La possible vente de l’Église Saint-Enfant-Jésus à Pointe-aux-Trembles soulève l’enjeu de la transformation des églises, qui peut être très complexe. Luc Noppen, professeur au département d’études urbaines et touristiques de l’UQAM, donne quelques pistes de réflexion sur les embûches que comporte ce type d’entreprise.
«La valeur de l’église est déterminée par l’usage qu’on peut en faire. Et souvent, les usages qu’on peut en faire ne sont pas très lucratifs», soulève-t-il.
Ainsi, trouver un acheteur prêt à investir dans la transformation d’une église peut être très difficile, croit le professeur.
En effet, l’entretien, la restauration ou la transformation d’une église se compte souvent en millions – et ce, spécialement à Montréal, où au moins 125 églises seraient de taille importante, note M. Noppen. Dans ce contexte, même les subventions gouvernementales sont souvent insuffisantes pour que l’achat soit rentable.
De plus, les églises sont souvent vendues à gros prix. À une certaine époque, rappelle le professeur, le diocèse vendait ses églises «pour un dollar». Mais aujourd’hui, alors que leur situation financière est très précaire, le Diocèse et les paroisses ont également besoin de renflouer leurs caisses.
Pourtant, note M. Noppen, la transformation d’église se prête très bien aux activités de groupes culturels ou communautaires. Mais d’ordre général, ces groupes sont aussi «ceux qui ont le moins d’argent».
Une réglementation qui freine l’achat
En plus des embûches financières, la réglementation peut décourager l’achat des lieux de culte.
À Montréal, l’achat des églises pour vocation non religieuse doit d’ordre général passer par un changement de zonage et du plan d’urbanisme, explique M. Noppen.
«Ce sont des démarches qui peuvent prendre jusqu’à 3-4 ans. Évidemment, ça affecte beaucoup la valeur de l’église», soutient-il.
Pendant ce long processus, les administrations municipales peuvent aussi changer. Le soutien aux projets peut alors être compromis lorsque le dossier change de mains.
Cependant, faire disparaître cette réglementation ne réglerait pas la question, concède M. Noppen, «Plusieurs églises magnifiques disparaîtraient dès demain matin».
Des pistes de solution
Alors que le nombre d’églises délaissées peinant à trouver acheteur augmente de plus en plus, M. Noppen croit qu’il faut faire des compromis. Par exemple, prioriser la conservation d’église ayant le plus de valeur.
Pour ce faire, il propose que le Diocèse accepte de vendre à l’arrondissement «pour un dollar» les églises de valeur, afin que celui-ci les conserve. En contrepartie, l’arrondissement devrait accepter d’assouplir la réglementation pour que des églises de moindre importance soient plus facilement vendues.

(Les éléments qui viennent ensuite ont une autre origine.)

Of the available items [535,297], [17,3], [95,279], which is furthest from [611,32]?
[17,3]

Dans ces cas, des solutions mixtes pourraient aussi être mises de l’avant, croit-il. Par exemple, un promoteur pourrait récupérer une église, pour en faire des condos, mais à la condition d’y réserver une partie pour le logement social.
«Il faut reconnaître que le Diocèse et les paroisses ont besoin d’argent. Mais il ne faut pas que ça se fasse au détriment de la volonté des citoyens de conserver leur patrimoine ni des besoins de la communauté (…) d’avoir des terrains pour le logement social», conclut-il.